De langzame doodstrijd van de hypotheekrenteaftrek

De langzame doodstrijd van de hypotheekrenteaftrek

25 november 2021

De hypotheekrenteaftrek dateert uit 1893(!). Ze vloeit voort uit de gedachte dat het hebben van een eigen woning leidt tot een voordeel ten opzichte van huurders. Hiervoor kreeg de belastingbetaler een fictieve bijtelling van inkomen middels het huurwaardeforfait (nu ook eigenwoningforfait genoemd). Tegenover deze bijtelling stond dan wel de aftrek van alle kosten van de woning.
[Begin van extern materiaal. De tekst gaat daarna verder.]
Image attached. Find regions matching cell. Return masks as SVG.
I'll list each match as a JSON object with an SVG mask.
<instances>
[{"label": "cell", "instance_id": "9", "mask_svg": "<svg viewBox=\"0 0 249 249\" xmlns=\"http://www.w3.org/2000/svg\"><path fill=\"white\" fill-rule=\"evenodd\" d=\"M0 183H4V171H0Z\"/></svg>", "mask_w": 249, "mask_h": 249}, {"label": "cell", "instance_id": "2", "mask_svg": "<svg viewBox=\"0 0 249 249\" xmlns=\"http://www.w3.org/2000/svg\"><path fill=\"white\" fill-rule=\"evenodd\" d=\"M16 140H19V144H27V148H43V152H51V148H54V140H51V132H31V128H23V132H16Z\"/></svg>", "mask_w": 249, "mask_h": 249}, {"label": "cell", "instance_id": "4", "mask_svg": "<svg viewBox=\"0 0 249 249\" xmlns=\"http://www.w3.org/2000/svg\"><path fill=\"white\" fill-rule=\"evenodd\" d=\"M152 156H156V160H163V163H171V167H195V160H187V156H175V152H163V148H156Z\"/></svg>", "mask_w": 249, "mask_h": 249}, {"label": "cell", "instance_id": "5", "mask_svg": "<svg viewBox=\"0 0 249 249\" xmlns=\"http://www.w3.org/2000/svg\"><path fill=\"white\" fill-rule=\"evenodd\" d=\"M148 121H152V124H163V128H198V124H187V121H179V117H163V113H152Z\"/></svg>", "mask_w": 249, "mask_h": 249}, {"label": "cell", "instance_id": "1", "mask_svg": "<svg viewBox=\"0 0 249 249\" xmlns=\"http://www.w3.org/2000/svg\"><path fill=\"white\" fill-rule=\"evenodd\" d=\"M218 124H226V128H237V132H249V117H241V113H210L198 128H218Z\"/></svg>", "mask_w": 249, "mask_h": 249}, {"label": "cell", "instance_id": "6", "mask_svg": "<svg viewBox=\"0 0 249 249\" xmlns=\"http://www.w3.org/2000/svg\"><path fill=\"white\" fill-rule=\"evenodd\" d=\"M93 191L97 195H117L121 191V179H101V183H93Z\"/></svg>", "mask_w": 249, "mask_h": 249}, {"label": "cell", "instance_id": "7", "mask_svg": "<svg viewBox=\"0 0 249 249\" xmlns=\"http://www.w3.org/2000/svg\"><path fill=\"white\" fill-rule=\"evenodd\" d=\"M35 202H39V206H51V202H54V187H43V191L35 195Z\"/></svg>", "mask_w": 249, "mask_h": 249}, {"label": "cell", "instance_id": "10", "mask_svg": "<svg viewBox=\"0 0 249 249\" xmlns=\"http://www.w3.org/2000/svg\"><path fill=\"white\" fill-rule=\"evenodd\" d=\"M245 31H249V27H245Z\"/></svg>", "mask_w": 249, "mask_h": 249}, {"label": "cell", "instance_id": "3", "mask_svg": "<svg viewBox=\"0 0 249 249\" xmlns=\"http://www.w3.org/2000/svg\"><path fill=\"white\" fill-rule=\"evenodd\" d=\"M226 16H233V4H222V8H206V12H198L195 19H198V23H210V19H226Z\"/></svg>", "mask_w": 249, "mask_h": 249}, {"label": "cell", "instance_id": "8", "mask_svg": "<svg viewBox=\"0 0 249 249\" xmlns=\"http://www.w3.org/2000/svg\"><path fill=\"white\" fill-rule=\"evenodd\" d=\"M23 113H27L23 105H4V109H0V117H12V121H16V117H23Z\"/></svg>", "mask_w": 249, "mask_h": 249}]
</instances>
Van de aftrek van alle kosten is alleen de hypotheekrente overgebleven. En ook die is in de loop der tijd flink uitgekleed. Zo is bepaald dat de lening moet zijn aangegaan voor de aanschaf of verbetering van de eigen woning (daarvoor kon deze ook worden gebruikt voor bijvoorbeeld het kopen van aandelen of een auto). Met de invoering van de Wet op de Inkomstenbelasting 2001 kwam onder meer de regel dat de rente maximaal 30 jaar aftrekbaar is en later kwam onder meer de verplichte aflossing op de lening en de aftopping van het aftrektarief erbij.

Door deze wijzigingen en de extreem lage rente berekent de Vereniging Eigen Huis dat de hypotheekrenteaftrek de overheidskas nu nog “maar” 6 miljard kost (tegen 10 miljard in 2020). De komende jaren wordt dat minder, vooral door de beperking van de aftrek tot 30 jaar. Uiteindelijk zouden door het eigenwoningforfait de huiseigenaren juist per saldo gaan betalen.

Zo ver zal het wel niet komen. Alles lijkt erop te wijzen dat het deze keer toch echt tot afschaffing van de door sommige zo verfoeide aftrek komt. Internationaal is er kritiek en ook in de Nederlandse politiek lijkt zich een meerderheid af te tekenen voor de regeling.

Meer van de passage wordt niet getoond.